Segundo o deputado, o governo federal precisa assumir a responsabilidade e tirar o país da crise, mas sem acréscimos de impostos, sem onerar mais uma vez a população, que já está farta e sofrida. “São quase 60 milhões de brasileiros inadimplentes, quase 100 mil empresas fecharam no ano passado, não dá mais para fingir que esta crise não está atingindo todos os níveis da população brasileira. O PSDB nunca se furtou, os partidos da Oposição, como um todo, nunca se furtaram de colaborar para a melhoria e para a saída da crise pela qual passa o país neste momento.
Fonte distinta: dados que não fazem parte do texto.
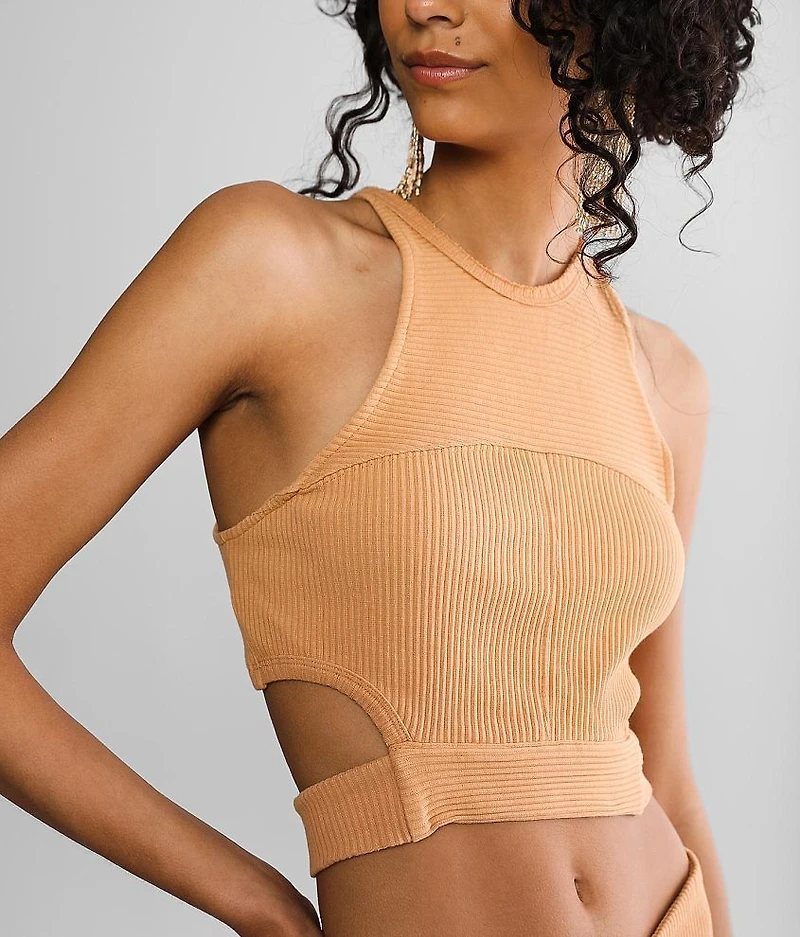 Ribbed 2 Piece Skirt & Tank Set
Mas alguns problemas acontecem com a bancada do governo, com o governo federal, que não permitem que o Brasil, de uma vez por todas, encaminhe uma agenda positiva para tirar neste momento de recessão o país de sua maior crise”, afirmou.
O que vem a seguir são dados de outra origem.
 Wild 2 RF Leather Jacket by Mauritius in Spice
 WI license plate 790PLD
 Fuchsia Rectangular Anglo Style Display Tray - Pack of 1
Para o deputado, está claro que a Oposição brasileira propõe um caminho ao governo federal, o de apresentar propostas, discutir, mas sem continuar a empurrar com a barriga e jogar para outras pessoas, para outras entidades, para outros países, uma crise que foi criada por eles.

Sobre a MP 695/15, Bisneto disse que os objetivos da medida são obscuros. Antes da discussão, ele votou a favor do adiamento do debate. “É necessário o adiamento da discussão, porque é uma matéria complexa e me cheira muito à segunda intenção. Devido ao momento em que passa a economia brasileira,  você permitir que dois bancos importantes estatais,  como o Banco do Brasil e a Caixa Econômica, poderem adentrarem no mercado sem sabermos qual a profundidade disso é uma temeridade no momento que o Brasil passa os acionistas e a economia brasileira.  Portanto,  votamos sim a favor do adiamento da votação”. Logo depois, Arthur Virgílio afirmou: “é uma matéria que, se nós estivéssemos diante de um governo que gasta com a correção, até seria uma matéria boa.  O problema é dar cheque em branco na mão dessa turma é complicado para o país”.

De acordo com a MP, os dois bancos públicos deverão seguir as mesmas regras da Lei 11.908/09, que permite a compra de ativos de instituições financeiras, públicas ou privadas, sediadas no Brasil, incluindo empresas dos ramos securitário, previdenciário e de capitalização, além dos ramos de atividades complementares com as do setor financeiro.

Outro ponto da MP 695 é a autorização para que a loteria instantânea Lotex (raspadinha) explore comercialmente eventos de apelo popular, datas comemorativas, referências culturais e licenciamentos de marcas e de personagens.